It’s said that the Eskimo language has a lot of words for “snow”. In some respect they do, words for snow on the ground, falling snow, drifting snow. When it comes to Love, in English we have that one word. The Greeks had many, 4 of which are;
- eros a sexual or romantic love,
- philia which is friendship,
- storge is the philia of family,
- agape is unconditional love of all, a type of altruism.
Love in all its forms is something we want and desire, it’s a basic human right and a fundamental human need. And yet in the UK and the West, there is an increasing epidemic of loneliness.
But as bad as it is for most people it’s so much worse for people with a learning disability. I’m speaking from personal experience and I have seen the loneliness and isolation that people with learning disabilities (LD) suffer from.
The clients I’ve worked with have almost no social lives, deep friendships or romantic connections in their lives. They have family that cares for them and protects them, but storge is not philia and it is not eros. Their lives lack connection with other people.
The loneliness they suffer makes the challenges they face in life harder. The rates of mental health issues in people with LD is much higher than other people. They are less able to seek help or cope with issues in a healthy way.

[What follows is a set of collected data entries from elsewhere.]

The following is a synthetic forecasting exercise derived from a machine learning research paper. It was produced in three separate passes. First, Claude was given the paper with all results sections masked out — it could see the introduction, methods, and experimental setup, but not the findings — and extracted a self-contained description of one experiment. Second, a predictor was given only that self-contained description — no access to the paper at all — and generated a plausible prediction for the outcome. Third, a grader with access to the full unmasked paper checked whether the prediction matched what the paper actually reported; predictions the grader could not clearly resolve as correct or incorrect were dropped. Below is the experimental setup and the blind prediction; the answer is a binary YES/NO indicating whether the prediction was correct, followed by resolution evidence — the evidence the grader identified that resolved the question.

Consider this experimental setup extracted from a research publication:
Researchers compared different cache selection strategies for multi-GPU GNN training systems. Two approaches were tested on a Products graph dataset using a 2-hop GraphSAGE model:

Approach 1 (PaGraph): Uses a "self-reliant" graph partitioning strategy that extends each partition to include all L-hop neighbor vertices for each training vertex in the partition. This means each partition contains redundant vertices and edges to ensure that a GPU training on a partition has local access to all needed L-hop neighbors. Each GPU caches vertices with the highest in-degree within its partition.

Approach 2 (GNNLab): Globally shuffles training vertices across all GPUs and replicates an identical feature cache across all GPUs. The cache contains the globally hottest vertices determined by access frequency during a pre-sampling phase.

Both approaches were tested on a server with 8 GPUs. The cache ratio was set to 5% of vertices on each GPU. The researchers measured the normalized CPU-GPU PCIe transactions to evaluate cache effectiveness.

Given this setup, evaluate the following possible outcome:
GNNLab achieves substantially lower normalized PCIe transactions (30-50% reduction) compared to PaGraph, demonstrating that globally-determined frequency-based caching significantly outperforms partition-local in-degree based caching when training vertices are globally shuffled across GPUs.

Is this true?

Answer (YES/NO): NO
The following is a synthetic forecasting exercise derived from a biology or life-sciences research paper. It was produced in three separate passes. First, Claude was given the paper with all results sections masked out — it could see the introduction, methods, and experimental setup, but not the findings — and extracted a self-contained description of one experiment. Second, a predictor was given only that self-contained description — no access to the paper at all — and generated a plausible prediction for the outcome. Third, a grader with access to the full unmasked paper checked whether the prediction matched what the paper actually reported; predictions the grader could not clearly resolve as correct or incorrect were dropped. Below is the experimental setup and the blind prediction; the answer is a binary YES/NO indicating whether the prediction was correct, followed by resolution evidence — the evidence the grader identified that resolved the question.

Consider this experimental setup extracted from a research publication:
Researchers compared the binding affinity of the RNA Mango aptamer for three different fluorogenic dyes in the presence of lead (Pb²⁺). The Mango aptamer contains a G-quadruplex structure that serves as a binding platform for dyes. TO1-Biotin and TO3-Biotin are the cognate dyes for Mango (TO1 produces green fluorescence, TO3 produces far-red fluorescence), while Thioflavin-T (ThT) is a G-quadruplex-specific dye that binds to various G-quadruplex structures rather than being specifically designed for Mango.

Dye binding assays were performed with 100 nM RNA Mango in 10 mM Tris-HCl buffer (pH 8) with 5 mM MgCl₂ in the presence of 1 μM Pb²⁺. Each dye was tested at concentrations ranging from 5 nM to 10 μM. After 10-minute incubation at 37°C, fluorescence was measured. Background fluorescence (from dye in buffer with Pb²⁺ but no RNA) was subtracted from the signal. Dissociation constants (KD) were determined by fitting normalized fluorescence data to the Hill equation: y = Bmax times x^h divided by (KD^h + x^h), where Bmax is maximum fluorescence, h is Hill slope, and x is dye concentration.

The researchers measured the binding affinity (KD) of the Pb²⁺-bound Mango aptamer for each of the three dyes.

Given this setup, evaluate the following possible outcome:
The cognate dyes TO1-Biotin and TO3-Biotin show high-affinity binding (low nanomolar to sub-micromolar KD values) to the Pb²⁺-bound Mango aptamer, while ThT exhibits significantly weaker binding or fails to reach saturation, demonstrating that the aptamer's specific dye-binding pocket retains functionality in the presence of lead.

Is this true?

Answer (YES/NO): NO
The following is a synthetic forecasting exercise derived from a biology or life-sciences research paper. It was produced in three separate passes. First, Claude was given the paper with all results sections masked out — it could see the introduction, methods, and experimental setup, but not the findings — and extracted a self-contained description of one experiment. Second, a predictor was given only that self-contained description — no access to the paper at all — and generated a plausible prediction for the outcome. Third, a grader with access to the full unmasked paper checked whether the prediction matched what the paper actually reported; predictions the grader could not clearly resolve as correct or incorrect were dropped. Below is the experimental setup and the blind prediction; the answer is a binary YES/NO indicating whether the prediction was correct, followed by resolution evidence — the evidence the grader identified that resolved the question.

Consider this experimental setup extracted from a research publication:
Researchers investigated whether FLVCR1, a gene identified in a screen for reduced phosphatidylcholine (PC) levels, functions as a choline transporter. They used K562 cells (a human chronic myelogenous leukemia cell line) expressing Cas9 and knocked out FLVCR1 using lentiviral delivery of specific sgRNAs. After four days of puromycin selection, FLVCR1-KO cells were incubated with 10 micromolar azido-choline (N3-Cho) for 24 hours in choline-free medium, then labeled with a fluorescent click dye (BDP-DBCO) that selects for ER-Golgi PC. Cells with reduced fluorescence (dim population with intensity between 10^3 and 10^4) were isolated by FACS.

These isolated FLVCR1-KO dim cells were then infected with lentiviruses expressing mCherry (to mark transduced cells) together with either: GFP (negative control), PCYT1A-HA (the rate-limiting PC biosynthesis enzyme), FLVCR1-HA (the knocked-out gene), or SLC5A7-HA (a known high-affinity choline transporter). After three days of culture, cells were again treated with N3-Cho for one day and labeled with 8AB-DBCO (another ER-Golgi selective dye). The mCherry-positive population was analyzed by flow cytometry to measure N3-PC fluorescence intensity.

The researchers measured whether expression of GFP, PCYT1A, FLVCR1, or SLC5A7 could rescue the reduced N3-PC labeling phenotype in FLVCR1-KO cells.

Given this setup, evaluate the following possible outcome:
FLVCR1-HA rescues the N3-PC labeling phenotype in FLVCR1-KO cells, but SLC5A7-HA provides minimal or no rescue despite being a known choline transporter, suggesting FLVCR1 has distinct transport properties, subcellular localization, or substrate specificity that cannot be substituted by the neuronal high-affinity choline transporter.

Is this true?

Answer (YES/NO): NO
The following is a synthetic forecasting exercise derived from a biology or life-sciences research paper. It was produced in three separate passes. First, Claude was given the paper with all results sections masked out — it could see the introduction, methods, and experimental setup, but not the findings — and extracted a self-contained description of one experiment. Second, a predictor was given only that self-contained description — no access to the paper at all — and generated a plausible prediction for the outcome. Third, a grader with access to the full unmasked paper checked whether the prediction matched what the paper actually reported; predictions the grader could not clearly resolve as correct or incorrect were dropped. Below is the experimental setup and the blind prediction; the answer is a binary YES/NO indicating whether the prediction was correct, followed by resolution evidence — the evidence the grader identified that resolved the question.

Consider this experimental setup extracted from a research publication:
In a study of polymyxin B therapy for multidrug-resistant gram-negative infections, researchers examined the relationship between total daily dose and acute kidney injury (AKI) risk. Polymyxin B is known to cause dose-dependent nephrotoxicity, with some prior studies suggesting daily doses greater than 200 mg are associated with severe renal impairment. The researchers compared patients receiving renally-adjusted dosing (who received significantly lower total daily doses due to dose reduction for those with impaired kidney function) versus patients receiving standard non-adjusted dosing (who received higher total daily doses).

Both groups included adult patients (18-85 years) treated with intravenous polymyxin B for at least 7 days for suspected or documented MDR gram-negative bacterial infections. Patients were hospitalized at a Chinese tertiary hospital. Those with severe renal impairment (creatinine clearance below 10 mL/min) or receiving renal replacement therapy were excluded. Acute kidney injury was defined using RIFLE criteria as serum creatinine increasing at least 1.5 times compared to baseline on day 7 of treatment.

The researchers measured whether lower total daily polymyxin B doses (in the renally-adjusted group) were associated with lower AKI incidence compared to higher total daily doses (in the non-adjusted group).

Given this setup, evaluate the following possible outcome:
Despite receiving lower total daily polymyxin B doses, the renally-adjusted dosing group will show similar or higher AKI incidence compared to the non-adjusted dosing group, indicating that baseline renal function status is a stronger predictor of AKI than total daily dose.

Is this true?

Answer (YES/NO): YES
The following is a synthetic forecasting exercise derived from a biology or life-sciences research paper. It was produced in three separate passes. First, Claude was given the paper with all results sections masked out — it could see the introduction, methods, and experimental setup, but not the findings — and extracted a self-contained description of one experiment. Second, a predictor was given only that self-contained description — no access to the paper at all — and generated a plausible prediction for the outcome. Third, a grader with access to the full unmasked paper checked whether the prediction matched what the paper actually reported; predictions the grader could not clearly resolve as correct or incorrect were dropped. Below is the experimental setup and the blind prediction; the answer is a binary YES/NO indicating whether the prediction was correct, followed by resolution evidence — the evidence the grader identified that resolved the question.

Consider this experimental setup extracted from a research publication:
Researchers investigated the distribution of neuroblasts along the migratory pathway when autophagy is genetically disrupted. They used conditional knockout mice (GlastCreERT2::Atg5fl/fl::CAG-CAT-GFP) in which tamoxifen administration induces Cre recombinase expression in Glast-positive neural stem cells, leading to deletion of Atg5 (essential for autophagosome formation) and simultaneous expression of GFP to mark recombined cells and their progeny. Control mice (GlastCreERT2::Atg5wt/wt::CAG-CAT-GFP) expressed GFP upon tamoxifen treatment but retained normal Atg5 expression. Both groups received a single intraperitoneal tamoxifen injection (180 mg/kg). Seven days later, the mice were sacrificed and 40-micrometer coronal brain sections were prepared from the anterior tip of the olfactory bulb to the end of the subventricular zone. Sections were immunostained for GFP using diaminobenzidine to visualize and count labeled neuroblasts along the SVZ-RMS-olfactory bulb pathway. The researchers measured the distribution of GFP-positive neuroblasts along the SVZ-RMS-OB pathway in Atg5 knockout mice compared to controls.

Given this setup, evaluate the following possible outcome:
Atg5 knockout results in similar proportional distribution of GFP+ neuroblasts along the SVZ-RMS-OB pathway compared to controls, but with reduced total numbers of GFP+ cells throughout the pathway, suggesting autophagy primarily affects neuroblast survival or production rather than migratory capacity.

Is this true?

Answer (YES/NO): NO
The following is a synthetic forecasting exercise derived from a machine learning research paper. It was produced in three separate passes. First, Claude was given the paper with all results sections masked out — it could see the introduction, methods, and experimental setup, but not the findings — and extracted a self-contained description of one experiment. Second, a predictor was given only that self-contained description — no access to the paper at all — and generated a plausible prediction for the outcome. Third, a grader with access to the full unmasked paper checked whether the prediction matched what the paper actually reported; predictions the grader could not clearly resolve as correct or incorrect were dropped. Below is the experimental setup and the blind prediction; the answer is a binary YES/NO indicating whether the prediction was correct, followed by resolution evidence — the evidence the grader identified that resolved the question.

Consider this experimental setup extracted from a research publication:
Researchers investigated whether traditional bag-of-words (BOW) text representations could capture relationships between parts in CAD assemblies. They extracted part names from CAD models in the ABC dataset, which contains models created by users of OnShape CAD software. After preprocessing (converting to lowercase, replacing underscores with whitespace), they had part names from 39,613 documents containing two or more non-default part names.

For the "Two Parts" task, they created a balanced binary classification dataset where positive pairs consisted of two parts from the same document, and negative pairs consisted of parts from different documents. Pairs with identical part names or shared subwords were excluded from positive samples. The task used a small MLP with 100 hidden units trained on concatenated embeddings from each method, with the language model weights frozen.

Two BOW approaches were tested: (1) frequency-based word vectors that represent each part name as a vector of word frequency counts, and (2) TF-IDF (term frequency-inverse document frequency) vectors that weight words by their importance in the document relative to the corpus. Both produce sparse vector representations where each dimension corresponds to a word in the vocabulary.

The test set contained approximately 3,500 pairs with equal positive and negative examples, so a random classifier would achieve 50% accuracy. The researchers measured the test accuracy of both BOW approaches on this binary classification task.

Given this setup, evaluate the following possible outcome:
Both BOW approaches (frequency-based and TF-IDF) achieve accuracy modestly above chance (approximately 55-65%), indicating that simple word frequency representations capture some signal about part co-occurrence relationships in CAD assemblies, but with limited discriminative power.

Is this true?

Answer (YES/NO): NO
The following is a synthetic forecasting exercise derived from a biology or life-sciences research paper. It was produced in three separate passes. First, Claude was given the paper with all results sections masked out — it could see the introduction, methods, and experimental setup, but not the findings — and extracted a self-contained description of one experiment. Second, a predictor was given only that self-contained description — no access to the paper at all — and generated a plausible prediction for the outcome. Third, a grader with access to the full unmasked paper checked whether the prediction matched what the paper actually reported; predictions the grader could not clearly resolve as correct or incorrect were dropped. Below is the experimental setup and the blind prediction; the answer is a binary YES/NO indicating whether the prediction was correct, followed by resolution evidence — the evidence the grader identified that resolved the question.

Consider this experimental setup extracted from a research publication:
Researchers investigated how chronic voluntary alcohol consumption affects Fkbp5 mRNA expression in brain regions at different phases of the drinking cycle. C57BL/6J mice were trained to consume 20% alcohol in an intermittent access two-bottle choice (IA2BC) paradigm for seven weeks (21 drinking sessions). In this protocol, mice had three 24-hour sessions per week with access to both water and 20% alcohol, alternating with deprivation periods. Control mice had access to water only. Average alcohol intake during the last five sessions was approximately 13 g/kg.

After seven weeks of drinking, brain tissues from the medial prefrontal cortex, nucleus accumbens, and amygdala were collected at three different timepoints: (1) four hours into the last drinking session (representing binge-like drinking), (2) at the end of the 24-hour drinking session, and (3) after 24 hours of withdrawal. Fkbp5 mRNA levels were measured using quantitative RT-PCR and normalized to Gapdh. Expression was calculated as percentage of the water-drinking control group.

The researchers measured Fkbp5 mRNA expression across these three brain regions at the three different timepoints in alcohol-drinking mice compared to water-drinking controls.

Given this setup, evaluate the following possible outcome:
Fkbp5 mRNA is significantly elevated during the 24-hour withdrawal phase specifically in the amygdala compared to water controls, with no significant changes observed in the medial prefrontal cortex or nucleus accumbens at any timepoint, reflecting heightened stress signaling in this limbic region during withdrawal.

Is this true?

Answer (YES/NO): NO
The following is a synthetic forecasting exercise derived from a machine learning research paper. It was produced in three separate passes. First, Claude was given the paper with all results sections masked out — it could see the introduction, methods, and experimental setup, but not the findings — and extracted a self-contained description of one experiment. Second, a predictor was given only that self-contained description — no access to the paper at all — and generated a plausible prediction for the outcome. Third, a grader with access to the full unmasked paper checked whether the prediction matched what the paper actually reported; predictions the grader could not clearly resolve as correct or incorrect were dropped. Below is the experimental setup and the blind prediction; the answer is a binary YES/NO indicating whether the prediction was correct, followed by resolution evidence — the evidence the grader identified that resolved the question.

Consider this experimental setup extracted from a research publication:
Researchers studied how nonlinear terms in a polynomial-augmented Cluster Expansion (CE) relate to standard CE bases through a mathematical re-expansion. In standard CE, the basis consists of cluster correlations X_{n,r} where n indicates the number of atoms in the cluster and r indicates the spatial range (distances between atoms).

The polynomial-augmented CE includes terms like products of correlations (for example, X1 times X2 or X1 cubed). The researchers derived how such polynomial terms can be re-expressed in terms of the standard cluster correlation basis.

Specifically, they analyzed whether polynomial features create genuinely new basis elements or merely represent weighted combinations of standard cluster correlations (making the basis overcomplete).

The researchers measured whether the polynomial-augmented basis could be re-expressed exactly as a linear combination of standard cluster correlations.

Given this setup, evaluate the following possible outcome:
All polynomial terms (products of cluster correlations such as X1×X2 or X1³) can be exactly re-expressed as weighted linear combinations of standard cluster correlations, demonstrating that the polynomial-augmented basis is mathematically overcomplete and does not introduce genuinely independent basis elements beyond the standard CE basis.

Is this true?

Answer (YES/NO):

Their jobs are often their only real means of connecting to people. The smallest smile, or a kind word, a brief chat leaves them beaming with happiness and contentment. But as hard as it might for people to find work it’s a darn sight harder for people with LD.
There was a time when well-funded charities and councils ran clubs and supported social events for people with LD and other disabilities too. But that funding is getting thin on the ground, those events and social opportunities are getting harder and harder to find. People with LD are getting lonelier and their mental health is being crushed under the weight of that loneliness. That loneliness is killing them.
We all need love, in all the flavours the ancient Greeks recognised. We need to accept that everyone needs love and that people with LD are especially improvised in that regard. The social care system must support that.